* **Yazılı talep 1**:
Aşağıdaki listede "tell" kelimesini içeren her satırı belirleyip olduğu gibi kopyala. Büyük ve küçük harf farkı dikkate alınır.

* **Kaynak alıntısı**:

•••••

Rum-Rom: Rome, Roma kelimesinin İlk anlamı İtalya’nın baş şehridir, ikinci anlamıysa Roma İmparatorluğu ya da Roma olarak bilinen devlettir. Rum ise Roma vatandaşı, Romalı olan demektir. Roma İmparatorluğunun sınırları İngiltere’den El Cezireye kadar, Dicle ve Fırat nehri arasındaki Irak ve Suriye topraklarına kadar uzanıyordu. Miladi 395 yılında ikili yönetime ayrılan Roma’nın doğu yarısının başkenti İstanbuldu. (Stanpolis) Bu devletin Helenlerle hiçbir ilgisi olmamasına rağmen Romalıların kültür ve dil yönünden Helenleri kutsaması ortada olmayan bir halkın, bir medeniyet ve coğrafyaya mal edilmesine sebep oldu. Doğu Roma idarecileri ve tebası İstanbulun fethine kadar kendilerini Romaios, Romalı olarak tanımladı. Fatih Sultan Mehmet İstanbul’u feth ettikten sonra, ünvanları arasına Kayzeri Rum yani Roma İmparatoru ünvanını da ekledi.
Anadolu Türk tarihini ya da Türkiye tarihini bilmek için, öncelikle Türkü bilmeliyiz. Bu vatanı Türkiye yapanın Türk olduğunu bilmeden, Türk’ten dolayı bu topraklara Türkün vatanı adının verildiğini bilmeden bugünü anlamamız mümkün değildir.
İstanbul: Stanpolis, Doğu Romanın başkenti olan Konstantinopolis şehrinin merkezinde, sur içinde kalan kısma Stanpolis denmiş ve fetihten sonra da Türkler aynı ismi devam ettirerek, Türk hançeresi içinde Stanpolis, İstanpolise dönmüştür. Bu benzerliğin İslam-bol kelimesinden türetildiği ileri sürülse de aslı Stanpolistir.

•••••

Resimli mekânsal veriler
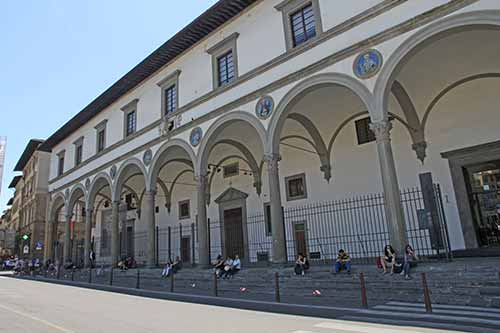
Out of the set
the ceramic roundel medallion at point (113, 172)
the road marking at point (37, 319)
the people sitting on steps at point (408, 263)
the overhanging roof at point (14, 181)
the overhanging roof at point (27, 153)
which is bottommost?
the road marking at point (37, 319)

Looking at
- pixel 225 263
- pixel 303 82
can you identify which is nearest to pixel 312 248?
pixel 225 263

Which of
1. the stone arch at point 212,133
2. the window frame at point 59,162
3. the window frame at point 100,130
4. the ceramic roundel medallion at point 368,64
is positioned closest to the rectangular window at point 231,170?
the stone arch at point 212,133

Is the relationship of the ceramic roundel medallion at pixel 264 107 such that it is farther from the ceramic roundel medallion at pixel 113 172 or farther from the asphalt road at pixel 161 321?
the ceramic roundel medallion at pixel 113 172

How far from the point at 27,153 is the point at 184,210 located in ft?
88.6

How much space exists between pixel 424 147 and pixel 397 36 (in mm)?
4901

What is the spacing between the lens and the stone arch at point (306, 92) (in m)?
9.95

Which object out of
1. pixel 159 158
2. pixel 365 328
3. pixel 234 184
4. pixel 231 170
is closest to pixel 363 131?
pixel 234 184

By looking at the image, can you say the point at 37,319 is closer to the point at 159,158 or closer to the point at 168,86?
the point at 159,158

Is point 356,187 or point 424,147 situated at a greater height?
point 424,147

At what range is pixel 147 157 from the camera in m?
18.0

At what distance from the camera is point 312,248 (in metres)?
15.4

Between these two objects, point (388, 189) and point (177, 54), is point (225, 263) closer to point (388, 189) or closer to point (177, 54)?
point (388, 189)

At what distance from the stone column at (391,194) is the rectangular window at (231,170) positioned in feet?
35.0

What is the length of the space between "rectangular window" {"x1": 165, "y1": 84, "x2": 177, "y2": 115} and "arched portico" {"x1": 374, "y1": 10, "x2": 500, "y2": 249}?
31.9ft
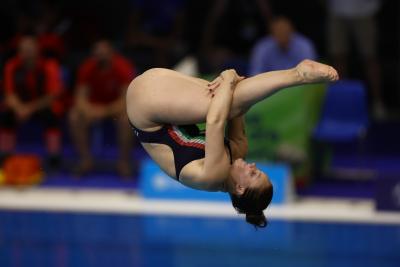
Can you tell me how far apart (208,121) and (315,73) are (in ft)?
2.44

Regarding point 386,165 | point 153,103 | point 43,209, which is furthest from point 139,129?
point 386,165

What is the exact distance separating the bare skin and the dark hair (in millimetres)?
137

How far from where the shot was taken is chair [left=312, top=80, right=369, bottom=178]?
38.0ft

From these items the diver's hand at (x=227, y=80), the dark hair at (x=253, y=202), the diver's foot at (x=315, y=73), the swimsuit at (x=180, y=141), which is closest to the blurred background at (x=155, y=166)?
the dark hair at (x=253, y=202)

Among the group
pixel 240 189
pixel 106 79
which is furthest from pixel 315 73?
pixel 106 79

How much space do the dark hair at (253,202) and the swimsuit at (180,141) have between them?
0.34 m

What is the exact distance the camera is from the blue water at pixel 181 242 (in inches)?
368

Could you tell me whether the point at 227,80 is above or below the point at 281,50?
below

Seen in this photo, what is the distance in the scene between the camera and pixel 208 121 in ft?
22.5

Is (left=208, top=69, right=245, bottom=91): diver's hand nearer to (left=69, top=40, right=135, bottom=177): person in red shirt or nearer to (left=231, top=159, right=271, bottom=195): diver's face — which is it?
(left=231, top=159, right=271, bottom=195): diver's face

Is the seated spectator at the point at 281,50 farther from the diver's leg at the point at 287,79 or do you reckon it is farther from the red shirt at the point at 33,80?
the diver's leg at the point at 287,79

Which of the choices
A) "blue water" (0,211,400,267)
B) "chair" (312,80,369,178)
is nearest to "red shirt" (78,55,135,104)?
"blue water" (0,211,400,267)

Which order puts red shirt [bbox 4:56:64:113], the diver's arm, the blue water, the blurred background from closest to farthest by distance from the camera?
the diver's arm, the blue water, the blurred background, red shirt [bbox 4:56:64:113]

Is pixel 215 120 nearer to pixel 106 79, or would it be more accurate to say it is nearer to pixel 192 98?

•••••

* **Yazılı talep 2**:
Yukarıdaki Rum ve İstanbul adları üzerine olan metinden "Anadolu Türk tarihini" ile "de aslı Stanpolistir." arasındaki bölümü, bu ifadeler de dahil olmak üzere, olduğu gibi yaz.

* **Nihai cevap 1**:
Can you tell me how far apart (208,121) and (315,73) are (in ft)?
Could you tell me whether the point at 227,80 is above or below the point at 281,50?

* **Nihai cevap 2**:
Anadolu Türk tarihini ya da Türkiye tarihini bilmek için, öncelikle Türkü bilmeliyiz. Bu vatanı Türkiye yapanın Türk olduğunu bilmeden, Türk’ten dolayı bu topraklara Türkün vatanı adının verildiğini bilmeden bugünü anlamamız mümkün değildir.
İstanbul: Stanpolis, Doğu Romanın başkenti olan Konstantinopolis şehrinin merkezinde, sur içinde kalan kısma Stanpolis denmiş ve fetihten sonra da Türkler aynı ismi devam ettirerek, Türk hançeresi içinde Stanpolis, İstanpolise dönmüştür. Bu benzerliğin İslam-bol kelimesinden türetildiği ileri sürülse de aslı Stanpolistir.